H1 is positive definite so F1 is concave up (= convex). Find the minimum point of F1 and the saddle point of F2

For $F1$, I found:

$H1 = \begin{bmatrix}3x^2+2y & 2x\\ 2x & 2\end{bmatrix}$,

so when I plug the function where the first derivative is equal to $0$, i.e. $y = \frac{-x^2}{2}$:

$H1 = \begin{bmatrix}2x^2 & 2x\\ 2x & 2\end{bmatrix}$,

it turns out that this matrix is not positive definite for any $x$.

My question is: Does it mean that this function F1 does not have a minimum?

Answer 1

Note that\begin{align}F_1(x,y)&=\frac14x^4+x^2y+y^2\\&=\left(\frac12x^2+y\right)^2.\end{align}So, it is always non-negative and it is $0$ if and only if $y=-\frac{x^2}2$. Therefore, $F_1$ has a minimum: $0$.

Answer 2

The first derivate of $F_1$ is a vector, $(4x^3+2xy, \ x^2+2y)$, and vanishing means both components are vanishing. We get $-x^3=2xy=-4x^3$, so $x=0$, which implies $y=0$. So only the point $(0,0)$ is a possible extremum.

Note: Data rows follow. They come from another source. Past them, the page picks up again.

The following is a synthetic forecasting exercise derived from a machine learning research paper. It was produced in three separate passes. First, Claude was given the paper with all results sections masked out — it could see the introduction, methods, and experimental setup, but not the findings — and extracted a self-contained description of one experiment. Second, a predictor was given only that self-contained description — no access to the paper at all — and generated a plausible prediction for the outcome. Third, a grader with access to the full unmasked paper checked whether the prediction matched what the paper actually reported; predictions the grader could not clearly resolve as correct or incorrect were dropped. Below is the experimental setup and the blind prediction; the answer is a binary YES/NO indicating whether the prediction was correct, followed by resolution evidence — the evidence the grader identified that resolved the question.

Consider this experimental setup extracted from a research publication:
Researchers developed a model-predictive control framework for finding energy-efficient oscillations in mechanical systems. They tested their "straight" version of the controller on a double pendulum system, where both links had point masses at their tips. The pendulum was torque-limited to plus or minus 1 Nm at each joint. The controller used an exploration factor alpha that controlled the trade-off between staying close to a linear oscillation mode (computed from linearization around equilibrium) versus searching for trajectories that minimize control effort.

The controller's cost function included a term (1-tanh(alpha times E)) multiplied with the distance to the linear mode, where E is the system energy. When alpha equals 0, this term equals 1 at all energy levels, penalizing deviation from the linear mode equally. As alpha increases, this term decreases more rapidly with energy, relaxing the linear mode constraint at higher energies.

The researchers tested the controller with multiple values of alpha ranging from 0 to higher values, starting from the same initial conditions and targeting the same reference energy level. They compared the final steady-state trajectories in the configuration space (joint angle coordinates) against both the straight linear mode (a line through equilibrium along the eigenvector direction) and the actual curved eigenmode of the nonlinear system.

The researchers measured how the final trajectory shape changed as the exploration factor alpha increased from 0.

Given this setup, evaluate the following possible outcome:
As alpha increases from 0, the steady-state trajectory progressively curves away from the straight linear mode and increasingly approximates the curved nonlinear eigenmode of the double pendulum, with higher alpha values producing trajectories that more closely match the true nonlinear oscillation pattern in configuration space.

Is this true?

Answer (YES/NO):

Computing the Hessian matrix in this point we get $$ H_1(0,0)= \begin{bmatrix} 0 & 0 \\ 0 & 2 \end{bmatrix} \ . $$ We have a semidefinite Hessian matrix. (Eigenvalues are $\ge 0$). All we can say so far (by using the usual path of computing $F_1'$ and $F_1''=H_1$ in analogy to the one dimensional case) is that $(0,0)$ is still a possible extremum. (Also in the one dimensional case we have to work using other ideas in case of a zero second derivative in the critical point.) So other ideas/techniques are needed to proceed. The question can be answered by the remark that having a definite Hessian in the critical point is "only" a sufficient criterium for an extremum, having a semidefinite one is a necessary criterium. Sometimes we cannot decide, we do not have one sufficient and necessary criterium in the same time, other methods or (a closer look) are needed.

(Of course it is an absolute minimum, since the given function is the expression $a^2+ab+b^2\ge 0$ computed in $(x^2,y)$, but this was not the question, if i was interpreting it right.)